Ronald Egana thought a bail bond would keep him free. Instead, he claims bounty hunters repeatedly kidnapped and extorted him for money he didn’t know he owed to the bondsman.
The Southern Poverty Law Center says he’s not alone.
Together they’re suing Blair’s Bail Bonds of New Orleans and three other businesses for “abusive and exploitive actions.” Egana’s lawsuit claims he was forced to pay $3,000 in hidden fees to win back his freedom. The SPLC said they believe there are others like Egana and they hope their lawsuit will shed light on a multibillion-dollar industry that preys on vulnerable inmates.

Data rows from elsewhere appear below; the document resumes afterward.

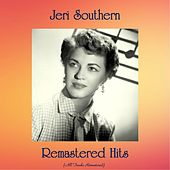 Remastered Hits (All Tracks Remastered) von Jeri Southern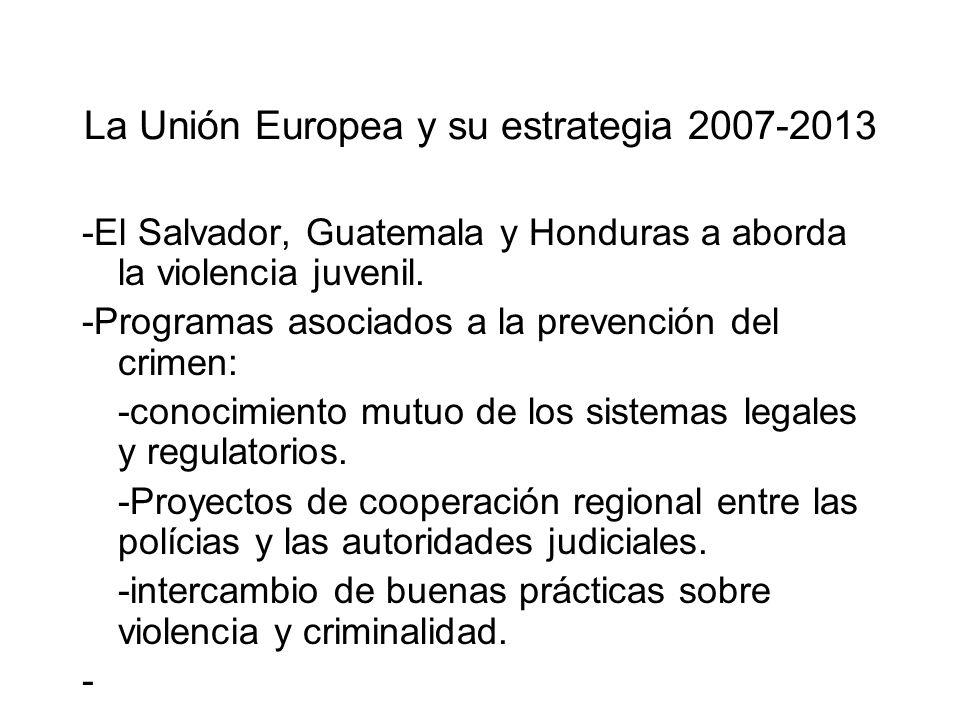 La Unión Europea y su estrategia 2007-2013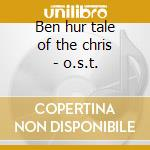 Ben hur tale of the chris - o.s.t. cd musicale di Miklos rozsa (ost)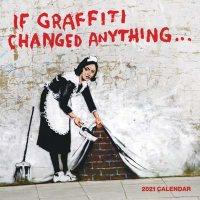 2021 If Graffiti Changed Anything Wall Calendar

Egana was arrested for purchasing stolen goods last year, and together with his mother and a close friend took out a bail bond for $3,275. The contract allegedly left out important payment details including fees associated with an ankle monitor that Blair’s Bail Bonds required Egana to wear.
After a few payments, Egana began to fall behind.

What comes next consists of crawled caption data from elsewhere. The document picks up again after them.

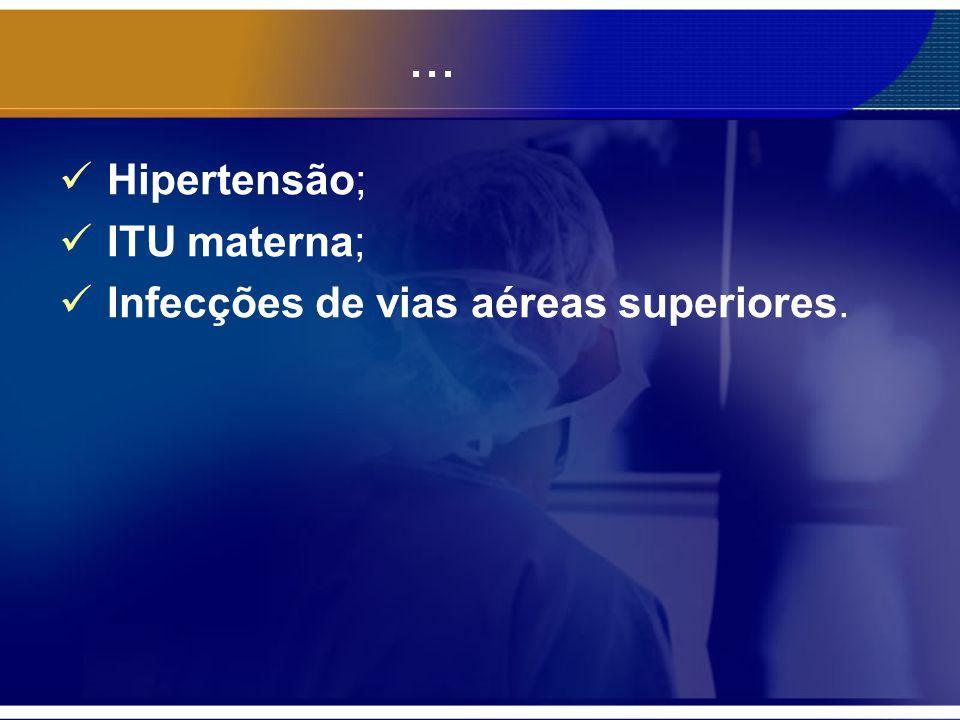 ... Hipertensão; ITU materna; Infecções de vias aéreas superiores.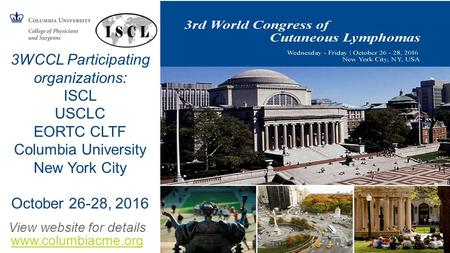 3WCCL Participating organizations: ISCL USCLC EORTC CLTF Columbia University New York City October 26-28, 2016 View website for details www.columbiacme.org.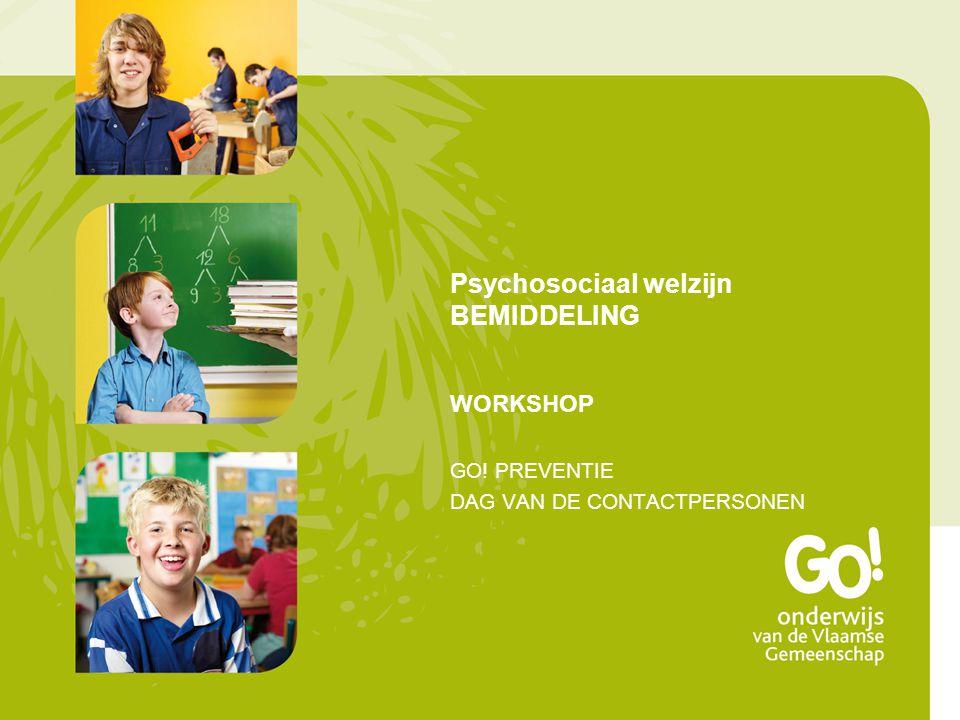 Psychosociaal welzijn BEMIDDELING WORKSHOP GO! PREVENTIE DAG VAN DE CONTACTPERSONEN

Within two months, Egana fell behind on his payments. Then one day, Egana said he was renovating the inside of a house when an armed bounty hunter walked up the porch while another circled to the back of the house. When Egana answered the door, he claims the bounty hunter handcuffed him, drove him to Blair’s Bail Bonds, and demanded $800 or else he would go back to jail.
When Egana’s mother arrived with the money, the lawsuit claims, an employee of Blair’s Bail Bonds demanded an additional $1,500.
“It seemed surreal to me,” Egana told The Daily Beast. “This was the first time I had experienced anything like this.”
Bounty hunters came after Egana two more times, the lawsuit alleges. Once they grabbed him at court while he waited for a hearing. Another time, they tracked him down the day after Christmas and arrested him in front of his nieces and nephews. Both times the bounty hunters told him that he owed more money even after he finished paying off the amount listed in his contract, according to the lawsuit.
“They had me in a state where I felt like I couldn’t function,” said Egana, adding that he lost two jobs because of the harassment.
Blair’s Bail Bonds did not respond to requests for comment.
Egana said that he started to ask questions about where the payments were going. Bounty hunters took him one last time and turned him into jail claiming that the insurance company backing the bond did not want to deal with him anymore, according to the lawsuit. Bankers Surety Services is also named in the lawsuit. They declined to comment when asked about the case.
Bail bonds are used by people who cannot afford to pay their bail. A bail bonds agency covers the bail then charges a fee based off a certain percent of the bond. Clients usually pay the fee in installments. If they miss payments, the bondsman turns them over to jail and returns the fee. A report by the Vera Institute of Justice found that 97 percent of people in New Orleans district court used bail bonds (PDF).
“This is the Wild West of the criminal justice system,” said Sam Brooke, SPLC’s deputy legal director.
Brooke said the largely unregulated industry mixed with for-profit interests allows for exploitation.
Louisiana sets a cap on how much bail bonds agencies can charge at 12 percent the price of bail, but there is little oversight to monitor bondsmen who take advantage of clients, said Brooke.
Then there is the financial incentive to keep the bail bonds system in place. For example, more than 30 percent of New Orleans’ district court budget comes from user generated fees like bail, according to the Vera Institute. That means the judge in charge of setting bail indirectly benefits from high bail costs thus feeding into the bail bonds system, said Jon Wool of the Vera Institute.
“There’s certainly a potential conflict of interest,” said Wool.
Wool said that bail bonds businesses wield political power. Blair Boutte, the owner of Blair’s Bail Bonds, is the president and founder of a political consulting firm B3 Consulting that works with local elected officials. Disclosure records (PDF) show that B3 Consulting donated money to Judge Tracey Flemings-Davillier who was sued for setting unreasonable bail bonds (PDF).
Boutte is not alone. An ACLU report in May found that the bail lobbyist group American Bail Coalition contributed almost $2 million to state level campaigns in 10 states from 2010 to 2016 (PDF). The money went toward blocking attempts to reduce reliance on bail in states like California and Maryland.
The bail bonds industry collects up to $2.4 billion a year nationwide, according to the report. Bonds surety companies are a driving force behind the numbers. These insurance corporations back individual bail bonds agencies. The ACLU found that only nine surety companies insure the vast majority of loans.
“The bail companies portray themselves as small mom and pop operations,” said Brooke.
People see bonds agencies as part of the community, somebody they can turn to during a crisis.
“But that’s not what happens at all,” said Brooke.
A year later, Egana said that he’s still suffering from his ordeal.
“I’m really digging myself out of a pit,” said Egana. He lost work, valuable income and even his trust in the community. “Who can I trust if I can’t go to the people who are supposed to be helping?”